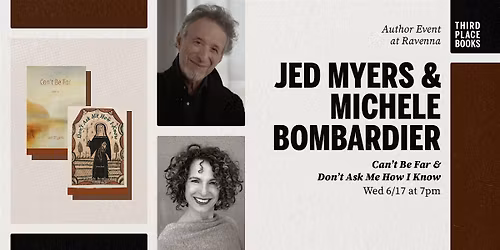 Jed Myers & Michele Bombardier \u2014 'Can't Be Far' & 'Don't Ask Me How I Know'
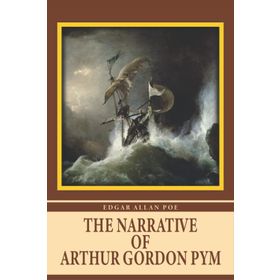 The Narrative of Arthur Gordon Pym of Nantucket - edgar allen poe
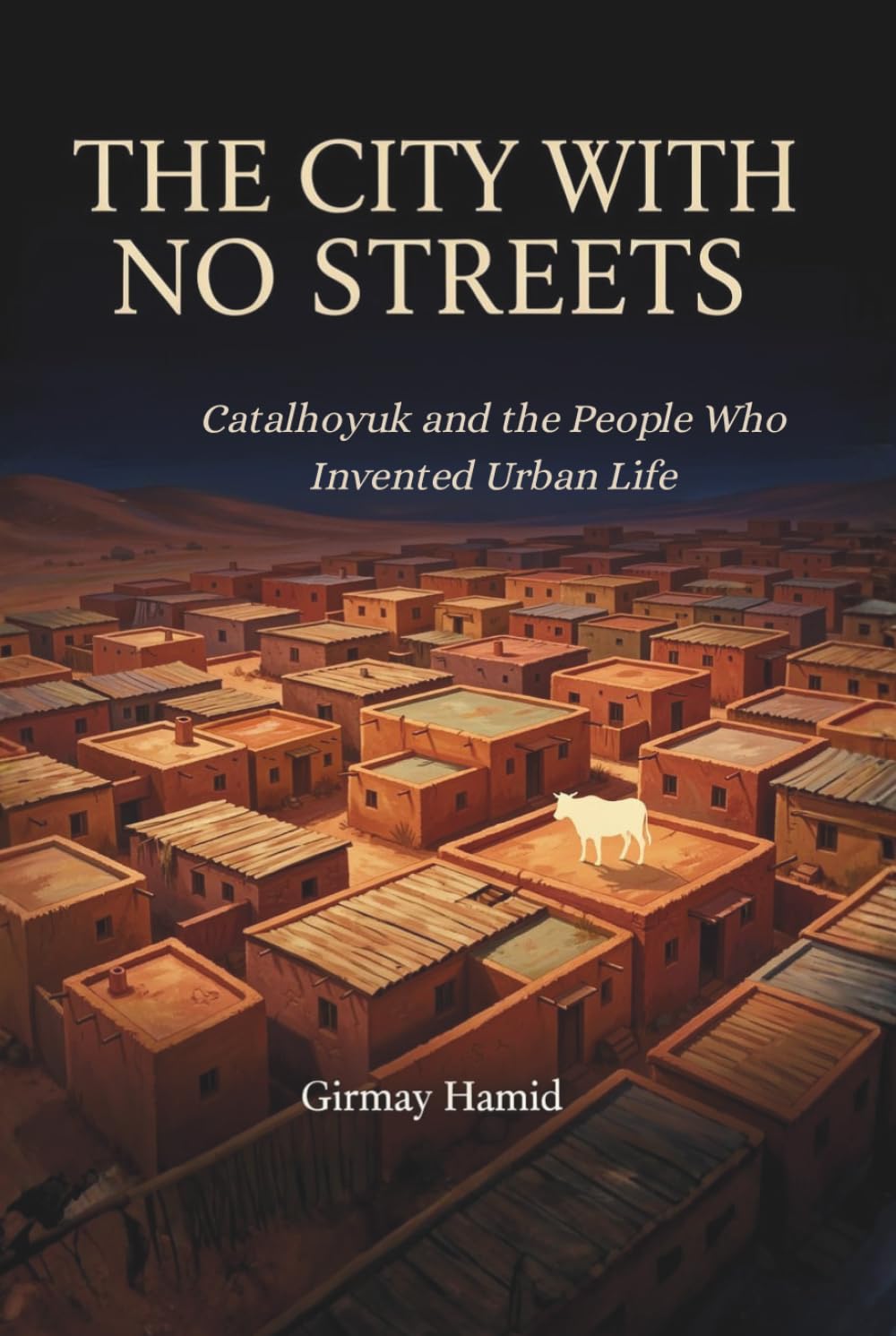 THE CITY WITH NO STREETS: Catalhoyuk and the People Who Invented Urban Life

==================================================

◆ Problem to solve: The answer should be the complete listing, set down exactly, without pictures.

◆ Finished exercise:
 Jed Myers & Michele Bombardier \u2014 'Can't Be Far' & 'Don't Ask Me How I Know'
 The Narrative of Arthur Gordon Pym of Nantucket - edgar allen poe
 THE CITY WITH NO STREETS: Catalhoyuk and the People Who Invented Urban Life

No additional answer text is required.